„Ohne Rechtsstaat keine Fördergelder“
BERLIN - Fragen zum Rechtsstaat in Ungarn bleiben offen, sagt BadenWürttembergs Justizminister Guido Wolf (Foto: dpa) im Gespräch mit Katja Korf.
Kehren Sie aus Ungarn besorgt oder beruhigt zurück?
Die Eindrücke sind unterschiedlich. Positiv ist sicher, welch hohes Ansehen Deutschland und Baden-Württemberg in Ungarn genießen. Auch die Bereitschaft, sich mit uns auszutauschen, ist groß. Andererseits lassen mich einige Gespräche mit Vertretern der Regierung oder der Fidesz-Partei durchaus sorgenvoll zurück.
Inwiefern?
Es bleiben wichtige Fragen zum Rechtsstaat in Ungarn offen. Nur einige Beispiele: Fünf Monate vor der Wahl finanziert die Regierung eine Kampagne gegen den regierungskritischen Milliardär Soros, der in den USA lebt. Und die Rechte der Opposition im Parlament werden nach unserem Verständnis in einzelnen Bereichen nicht ausreichend gewahrt. Außerdem zeigen sich Regierungsvertreter kompromisslos bei Fragen der Flüchtlingsverteilung auf die Mitgliedsstaaten der EU.
Ungarn betreibt Aufnahmezentren für Flüchtlinge. Wo sehen Sie die Probleme in der Migrationspolitik?

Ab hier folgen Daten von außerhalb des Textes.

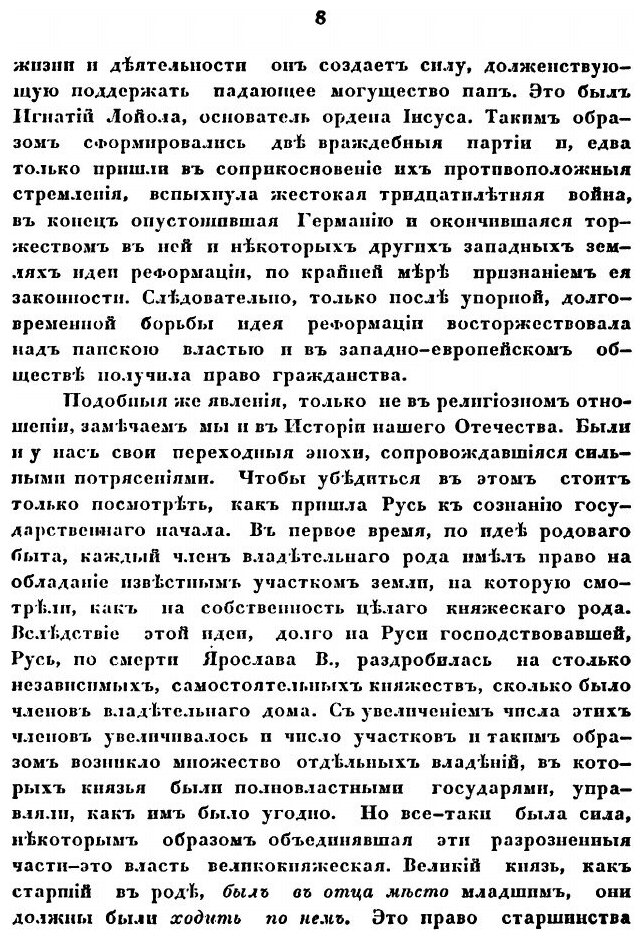 Книга Жизнь и Историческое Значение князя Андрея Михайловича курбского - фото №5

Transitzonen und Registrierungszentren für ankommende Flüchtlinge halte ich für richtige Ansätze – durchaus auch für Deutschland, wenn die rechtsstaatlichen Voraussetzungen erfüllt sind. Ich habe aber Schwierigkeiten damit, dass Ungarn sich weiter weigert, sich an der Umverteilung der Flüchtlinge in der EU zu beteiligen und Menschen aufzunehmen. Dieses Verfahren hat die EU vereinbart. Es darf nicht sein, dass sich jedes Mitglied nur noch die Vorteile herauspickt. Dann ist Europa in Gefahr.
Wie kann die EU solche Rosinenpickerei verhindern?
Ungarns Wirtschaft entwickelt sich sehr gut. Diese Entwicklung hängt stark von Zuschüssen der EU ab. Ich begrüße es, wenn Länder wie Ungarn Unterstützung bekommen. Allerdings gehört es zu den Grundlagen der EU, dass sich alle Mitglieder an rechtlich verbindliche Beschlüsse und Urteile halten. Die Vergabe von Mitteln muss stärker daran geknüpft werden, ob Staaten dies tun. In der EU stehen bald Verhandlungen über den Finanzrahmen für die kommenden Jahre an. Dabei muss dieses Thema berücksichtigt werden. EU-Kommissar Günther Oettinger weist zurecht darauf hin, dass der europäische Mehrwert künftig stärker als bisher Maßstab für den Einsatz von EU-Geldern sein muss. Das Einhalten von rechtsstaatlichen Kriterien ist für mich eindeutig ein solcher Mehrwert. Es muss klar sein: Ohne Rechtsstaat keine Fördergelder.